- Born: 3 January 1923 Chittagong District, Bengal Presidency, British India
- Died: 23 December 1971 (aged 48) Dacca, Bangladesh
- Cause of death: Murder
- Years active: 1947-1971
- Political party: Pakistan Peace and Welfare Council
- Other political affiliations: Pakistan Democratic Party; Nizam-e-Islam Party;
- Children: Mohammad Khalequzzaman Mohammad Sahiduzzaman

= Farid Ahmad =

Pakistani politician, lawyer, and vice-president of Pakistan Democratic Party

Farid Ahmad was a Pakistani politician, lawyer, and vice-president of the Pakistan Democratic Party (PDP).

==Early life==
Ahmad was born on 3 January 1923 in Rashid Nagar, Ramu Upazila, Cox's Bazar District, East Bengal, British Raj. He completed his Matriculation from Cox's Bazar Government High School. He finished his I.A. from Chittagong Government College. In 1945, he graduated with B.A. in the English language from the University of Dhaka. He completed his M.A. from the University of Dhaka in 1946. In 1947, he completed his LLB degree.

==Career==
Ahmad was elected vice-president of Dhaka University Central Student Union. In 1952, he joined the Nizam-e-Islam Party. In 1954, he was elected to the Provincial Assembly of East Bengal and in 1955, he was elected to the Pakistan Constituent Assembly. From 1954 to 1969, he was the general secretary of the Nizam-e-Islam Party. He served as the chief whip of the East Bengal Provincial Assembly. He served in the cabinet of Ismail Ibrahim Chundrigar as the Minister of Labour. In 1962, he was elected to the National Assembly of Pakistan. He served as the chairman of Public Accounts Committee in the National Assembly till 1965. In 1964, he was elected chairman of Combined Opposition Party in East Pakistan. He was reelected to the Pakistan National Assembly in 1965.
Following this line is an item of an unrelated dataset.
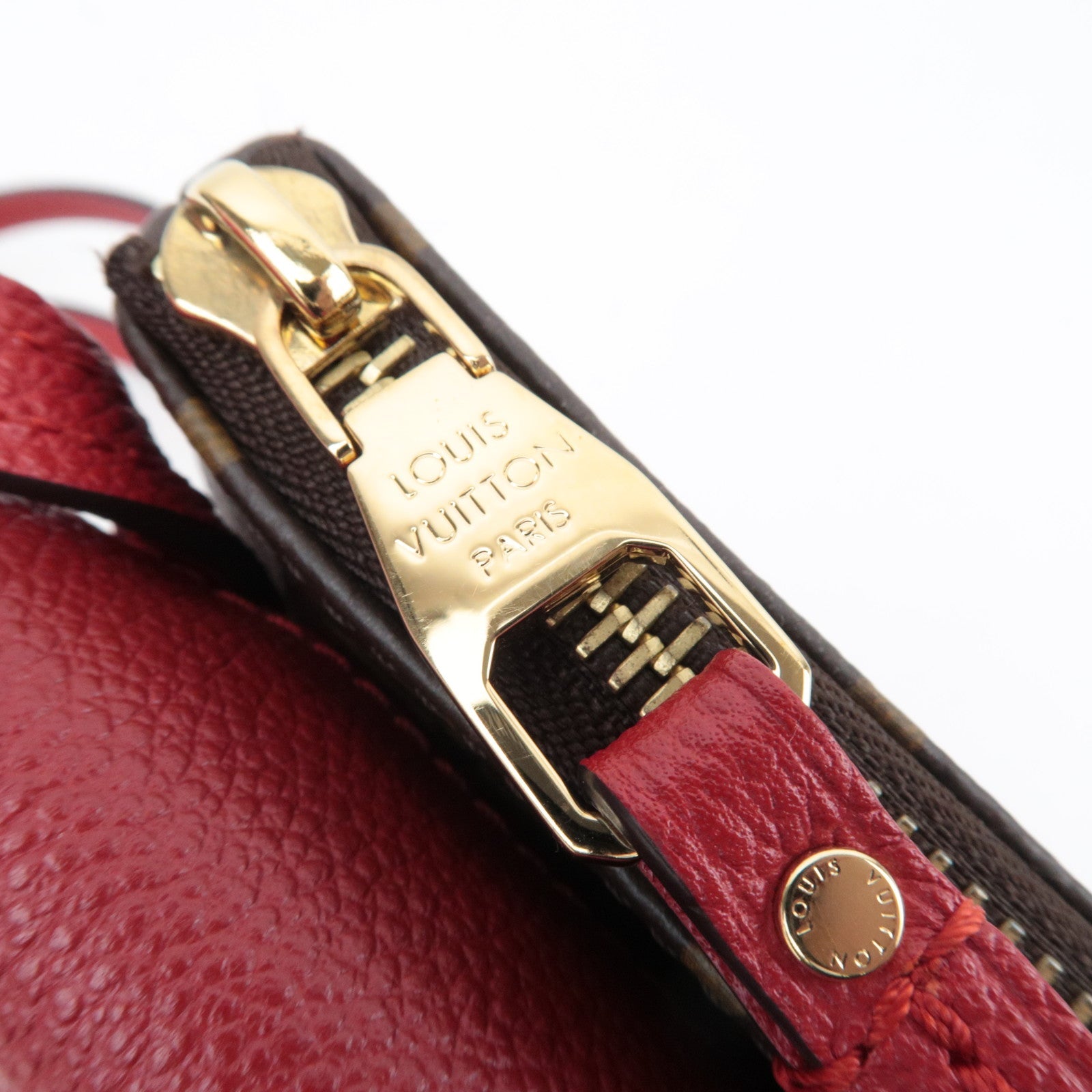 Louis Vuitton Monogram Twice Shoulder Bag Cerise M50184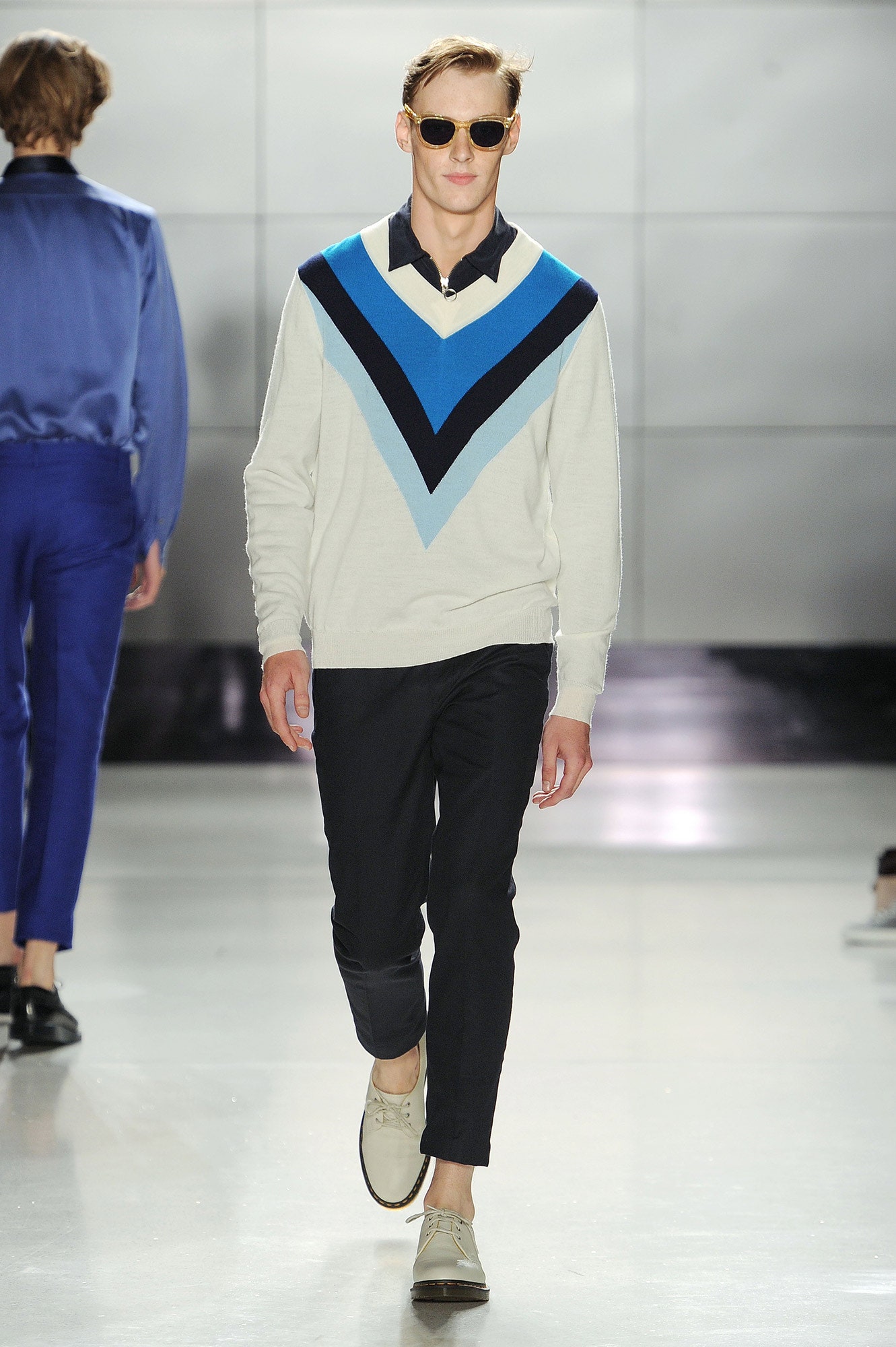 Timo Weiland S/S 17 Menswear Look 2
In 1965, Ahmad wrote a book on Muhammad Ali, titled Muhammad Ali Clay. He was the advisory editor of Prithibi, a monthly magazine. In 1967, he joined the Pakistan Democratic Movement and campaigned against President Ayub Khan. During February 1969 and March 1969, he attended the Round Table Conference by Ayub Khan as the representative of the Nizam-e-Islam Party. He was elected the vice-president of Pakistan Democratic Party in 1969. In 1971, he represented Pakistan at the Afro-Asian People's Solidarity Organisation in Damascus, Syria. He served as the managing editor of The Daily Najat. He lost his seat in the 1970 Pakistani general election. He supported Pakistan during the Bangladesh War of Independence. On 10 April 1971, he helped form the East Pakistan Central Peace Committee in Dhaka and was a founding member of the committee. He served as the president of East Pakistan Peace and Welfare Council. He was an adviser to the paramilitary Razakar Bahini.

==Death==
Ahmad was killed on 23 December 1971, after the independence of Bangladesh by people affiliated with the Mukti Bahini.